Now, as with any machine learning approach, the other thing we’re going to need is a lot of data. Fortunately, this very website has an archive of thousands of reviews with album art and other metadata attached, so I’m using that as the training data for my neural network. It’s very much not perfect—some albums are hard to classify, some are tagged with a whole pile of genres, and some are plain misclassified, so you’ll see some oddities in the data occasionally—but as long as most of it is accurate enough, we should be okay.
We’ll start simple: we’ll see if we can train the neural network to tell the difference between brvtal/trve and unbrvtal album art. I think most fans can do this pretty easily, so let’s try the computer. For the purposes of this test, we’ll use the genre tags from the reviews, and define brvtal metal as anything which is death, black, doom, or grind, and unbrvtal metal as anything which is heavy, progressive, power, melodic, folk, post-, thrash, or a couple of others (Don’t @ me about how trve your favorite genre is: this is the division that gets the best results.).
To my slight surprise, the neural network does very well here: with a data set of 3000 records split approximately equally into brvtal and unbrvtal categories, I got an accuracy of over 70%. The handy thing about the way this network is set up is that the classification result is a number between 0 and 1, where 0 is “not at all brvtal” and 1 is “completely brvtal”. This means we get a brvtality score and can ask it, say, what the most brvtal album art we’ve ever seen is.
Or the least. You’ll note that there’s a Jørn record in this set.2.
We can also check which records the network was most wrong about—where it classified something as extremely brvtal when it was not, and vice versa. The following albums it thought were brvtal while the tagging indicated they’re not.
------------------------
* [Actions to take]:
1. Which genres does the album art passage count as brvtal metal? List every one.
2. In the album art passage, how large was the data set used to train the network to separate brvtal from unbrvtal album art?
3. Write the next part of the passage about classifying metal album art with a neural network, beginning after its final sentence.

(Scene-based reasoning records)
------------------------
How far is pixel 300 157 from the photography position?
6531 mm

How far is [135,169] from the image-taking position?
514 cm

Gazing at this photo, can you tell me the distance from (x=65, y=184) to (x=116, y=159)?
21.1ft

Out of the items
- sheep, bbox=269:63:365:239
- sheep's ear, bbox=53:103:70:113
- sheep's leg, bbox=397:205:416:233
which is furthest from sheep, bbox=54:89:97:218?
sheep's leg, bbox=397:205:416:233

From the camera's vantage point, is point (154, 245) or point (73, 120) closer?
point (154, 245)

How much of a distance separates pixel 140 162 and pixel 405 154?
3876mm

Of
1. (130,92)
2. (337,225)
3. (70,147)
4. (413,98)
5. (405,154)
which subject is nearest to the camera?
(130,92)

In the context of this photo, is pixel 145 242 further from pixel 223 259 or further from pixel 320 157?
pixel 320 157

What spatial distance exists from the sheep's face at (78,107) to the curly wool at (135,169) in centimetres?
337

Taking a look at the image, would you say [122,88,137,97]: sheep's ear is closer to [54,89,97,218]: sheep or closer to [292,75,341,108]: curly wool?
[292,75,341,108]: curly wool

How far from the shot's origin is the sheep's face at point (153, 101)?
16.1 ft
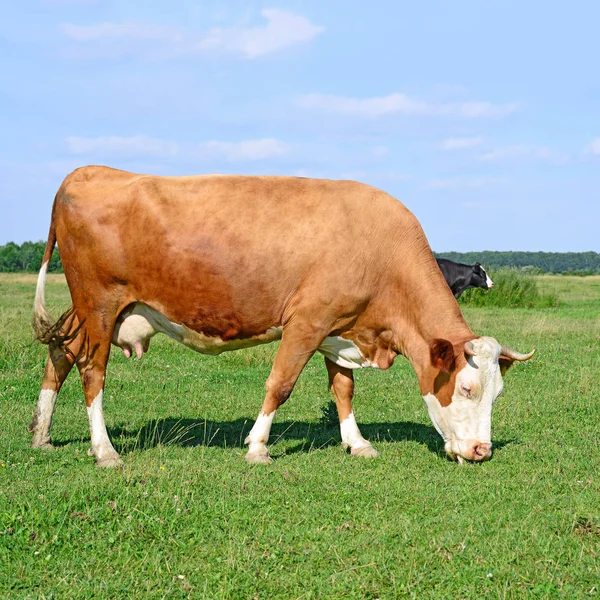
------------------------
* [Per-task outputs]:
1. Death, black, doom, and grind.

2. It had 3000 records, split approximately equally into brvtal and unbrvtal categories.

3.
These albums on the other hand it thought were not brvtal, while the tagging indicated they were.
Here, in I’m inclined to agree with the network’s calls rather than the label I got from the genre tags more often than not, especially on the albums it has identified as brvtal, so the network is doing pretty damn well.
Let’s try something a bit harder: can it tell death metal apart from black metal? I’m not convinced I can do that consistently. We’ll use the same scale as before, but this time 0 is death metal and 1 is black metal. Surprisingly, the neural network is also pretty good at this. It’s definitely harder, but my results are between 60 and 65% accurate. Once again we’ll get the most strongly classified albums first. These are the most black metal.
And these are the most death metal.
Definitely some recurring themes there. Here’s the records where it was most wrong in each direction. First, the death metal records it thought were black. Apparently Insomnium art is super black metal.
And now, black metal records it thought were death.
At this point I decided to try something harder. I think this was the original challenge from the Angry Metal Staff water cooler chatter: Can I teach the neural network to identify good records, as defined by the infallible Angry Metal Rating Scale? Unfortunately, the answer appears to be no. I played around a lot with how I partition the data and the parameters of the model, but I couldn’t get any results I was satisfied were significant.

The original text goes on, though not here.